Scoring rubrics are among the most popular innovations in education (Goodrich, 1997a; Jensen, 1995; Ketter, 1997; Luft, 1997; Popham, 1997). However, little research on their design and their effectiveness has been undertaken. Moreover, few of the existing research and development efforts have focused on the ways in which rubrics can serve the purposes of learning and cognitive development as well as the demands of evaluation and accountability. The two studies that made up the Project Zero's research focused on the effect of instructional rubrics and rubric-referenced self-assessment on the development of 7th and 8th grade students' writing skills and their understandings of the qualities of good writing.
These studies draw on two areas of research: authentic assessment and self-regulated learning. Perspectives on authentic assessment provide a guiding definition of assessment as an educational tool that serves the purposes of learning as well as the purposes of evaluation (Gardner, 1991; Goodrich, 1997b; Wiggins, 1989a, 1989b; Wolf & Pistone, 1991). In addition, the literature on authentic assessment provides guidance on the characteristics of effective assessment (see Goodrich, 1996a, for a review). These characteristics influenced the design of the studies reviewed below, which:
- Articulated clear criteria for assessing writing,
- Asked students to assess their own work,
- Provided opportunities for improvement through revision, and
- Was sensitive to students' developmental stages, referring to appropriate grade level standards.

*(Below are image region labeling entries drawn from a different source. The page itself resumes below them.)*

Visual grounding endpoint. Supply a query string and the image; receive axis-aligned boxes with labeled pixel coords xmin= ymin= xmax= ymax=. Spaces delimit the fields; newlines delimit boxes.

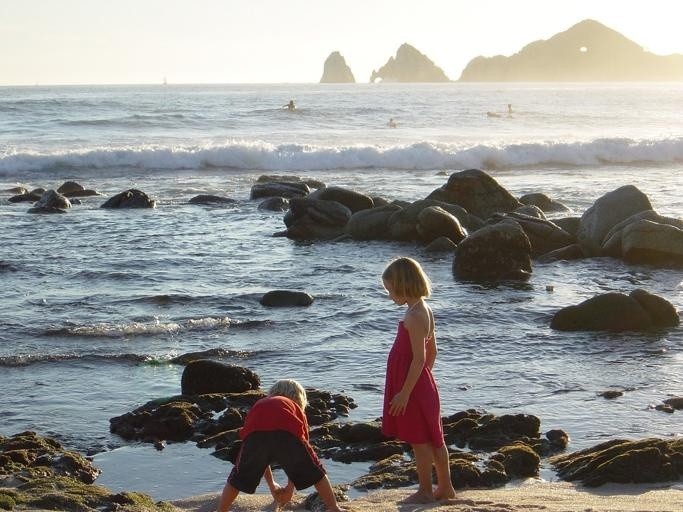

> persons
xmin=507 ymin=102 xmax=513 ymax=112
xmin=282 ymin=100 xmax=296 ymax=112
xmin=216 ymin=377 xmax=349 ymax=512
xmin=487 ymin=111 xmax=501 ymax=119
xmin=381 ymin=257 xmax=458 ymax=506
xmin=387 ymin=117 xmax=397 ymax=127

The literature on self-regulated learning and feedback suggests that learning improves when feedback reminds students of the need to monitor their learning and guides them in how to achieve learning objectives (Bangert-Drowns et al., 1991; Butler and Winne, 1995). The Rubrics and Self-Assessment Project is based on the hypothesis that students themselves can be the source of feedback, given the appropriate conditions and supports.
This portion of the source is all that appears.